Supp. 2d at 199 (granting summary judgment “based on the
uncontroverted assertions in defendant’s [motion for summary
judgment] and plaintiff’s failure to designate an expert
witness,” and explaining why an expert witness was necessary
to Grimes’s claim (emphasis added)). But when it came to her
Eighth Amendment claim, the court seems to have treated the
matter as conceded simply because she failed to oppose the
6
motion. See id. at 198-99 (noting that the District “asserts” that
Grimes could not cite any record evidence supporting any
element of her claim and then holding that “the [c]ourt
considers defendant’s assertions to be undisputed for purposes
of the motion”); see also id. at 198 (“[Rule 56] and the
accompanying Advisory Committee Notes do not prohibit this
Court from granting summary judgment where, as here, the
nonmovant fails to demonstrate a genuine dispute as to any
material fact.”). The Federal Rules do not permit this.
Admittedly, one cannot fault the district court’s course
here. We have endorsed such an approach. See FDIC v.
Bender, 127 F.3d 58, 68 (D.C. Cir. 1997) (“[I]t was not an
abuse of discretion for the district court, pursuant to [the
predecessor to Local Rule 7(b)], to treat the [movant’s] motion
for summary judgment as conceded.”); see also Skrzypek v.
FBI, No. 10-5430, 2011 WL 2618182 (D.C. Cir. June 21,
2011); Giraldo v. U.S. Dep’t of Justice, No. 02-5058, 2002 WL
1461787 (D.C. Cir. July 8, 2002). Following our lead, district
judges in this circuit have frequently treated unopposed
motions for summary judgment as conceded. See, e.g., Smith v.
U.S. Dep’t of Justice, 987 F. Supp. 2d 43, 46-47 (D.D.C. 2013)
(citing Grimes v. District of Columbia, 923 F. Supp. 2d 196
(D.D.C. 2013)); Burke v. Inter-Con Sec. Sys., Inc., 926 F.
Supp. 2d 352, 356 (D.D.C. 2013); Cromartie v. District of
Columbia, 729 F. Supp. 2d 281, 285 (D.D.C. 2010); Indus.

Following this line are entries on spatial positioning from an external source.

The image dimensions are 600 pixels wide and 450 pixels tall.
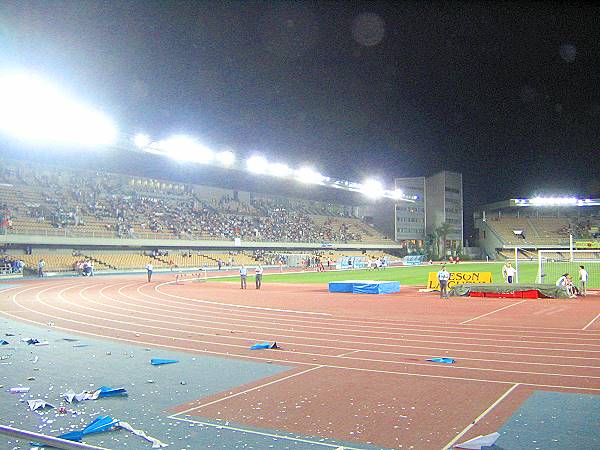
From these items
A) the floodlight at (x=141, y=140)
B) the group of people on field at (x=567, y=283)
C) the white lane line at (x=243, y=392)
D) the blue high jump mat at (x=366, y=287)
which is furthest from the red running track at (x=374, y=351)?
the floodlight at (x=141, y=140)

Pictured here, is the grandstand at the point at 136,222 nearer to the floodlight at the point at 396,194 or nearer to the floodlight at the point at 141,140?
the floodlight at the point at 141,140

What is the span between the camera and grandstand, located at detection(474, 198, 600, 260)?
87188mm

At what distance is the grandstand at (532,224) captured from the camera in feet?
286

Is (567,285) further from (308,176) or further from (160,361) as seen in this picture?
(308,176)

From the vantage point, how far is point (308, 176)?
232 feet

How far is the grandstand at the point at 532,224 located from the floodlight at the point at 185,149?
54568 millimetres

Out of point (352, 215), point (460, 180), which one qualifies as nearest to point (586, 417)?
point (352, 215)

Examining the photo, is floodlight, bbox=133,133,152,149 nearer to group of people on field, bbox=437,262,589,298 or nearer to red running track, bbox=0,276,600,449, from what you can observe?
red running track, bbox=0,276,600,449

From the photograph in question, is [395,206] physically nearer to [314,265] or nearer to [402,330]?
[314,265]

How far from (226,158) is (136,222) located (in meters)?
12.1

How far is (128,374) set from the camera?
340 inches

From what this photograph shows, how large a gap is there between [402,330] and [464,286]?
12413 mm

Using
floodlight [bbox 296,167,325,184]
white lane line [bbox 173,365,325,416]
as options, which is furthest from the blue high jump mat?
floodlight [bbox 296,167,325,184]

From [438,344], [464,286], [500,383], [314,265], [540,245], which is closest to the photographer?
[500,383]
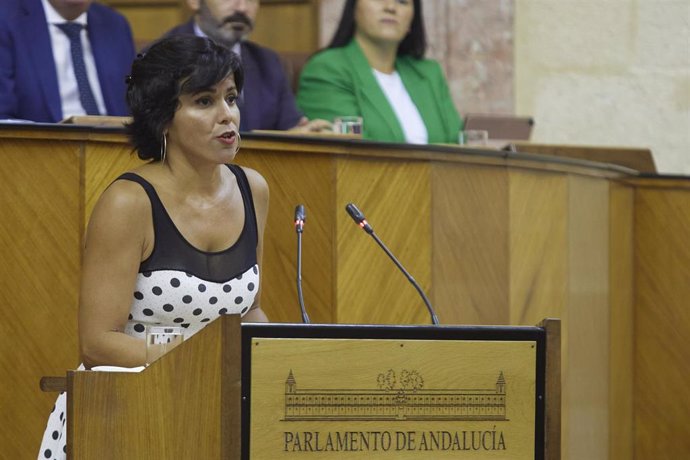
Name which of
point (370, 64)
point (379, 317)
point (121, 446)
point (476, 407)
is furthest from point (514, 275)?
point (121, 446)

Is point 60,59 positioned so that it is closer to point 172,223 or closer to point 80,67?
point 80,67

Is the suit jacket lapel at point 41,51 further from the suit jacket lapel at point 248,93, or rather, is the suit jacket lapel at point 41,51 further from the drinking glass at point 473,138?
the drinking glass at point 473,138

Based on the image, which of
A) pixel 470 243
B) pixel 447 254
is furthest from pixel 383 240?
pixel 470 243

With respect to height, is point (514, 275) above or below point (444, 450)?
above

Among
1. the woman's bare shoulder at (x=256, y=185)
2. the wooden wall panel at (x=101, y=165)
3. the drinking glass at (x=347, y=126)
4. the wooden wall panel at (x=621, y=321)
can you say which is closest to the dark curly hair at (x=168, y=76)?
the woman's bare shoulder at (x=256, y=185)

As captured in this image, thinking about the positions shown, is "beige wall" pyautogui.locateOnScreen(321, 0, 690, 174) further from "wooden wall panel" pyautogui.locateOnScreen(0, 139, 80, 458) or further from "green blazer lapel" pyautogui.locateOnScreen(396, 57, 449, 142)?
"wooden wall panel" pyautogui.locateOnScreen(0, 139, 80, 458)

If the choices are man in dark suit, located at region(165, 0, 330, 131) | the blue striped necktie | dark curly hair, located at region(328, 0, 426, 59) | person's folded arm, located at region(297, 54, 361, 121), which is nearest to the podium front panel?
the blue striped necktie

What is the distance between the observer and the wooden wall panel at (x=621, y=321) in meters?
5.55

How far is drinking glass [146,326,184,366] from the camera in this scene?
302 centimetres

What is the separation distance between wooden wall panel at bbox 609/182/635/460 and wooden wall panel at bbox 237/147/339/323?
151cm

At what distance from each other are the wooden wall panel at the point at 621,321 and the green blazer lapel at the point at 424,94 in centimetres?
81

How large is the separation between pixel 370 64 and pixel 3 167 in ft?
7.19

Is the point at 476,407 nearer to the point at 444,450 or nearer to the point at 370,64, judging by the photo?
the point at 444,450

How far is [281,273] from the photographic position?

Bank of Washington v. Techmatics Techs., Inc., 763 F. Supp.
629, 636 (D.D.C. 1991).
In an appropriate future case, we may find it necessary to
reconsider Bender and the way Local Rule 7(b) has been
applied to motions for summary judgment. In the meantime, I
note that the rule is discretionary. Thus, even if we have said
that a court may treat an unopposed motion for summary
judgment as conceded, it need not do so. The wiser course for
7
district courts is to conduct an independent review of the record
to determine whether there remains any genuine dispute over
material facts. If not, the court should say as much without
relying upon any concession by the nonmoving party.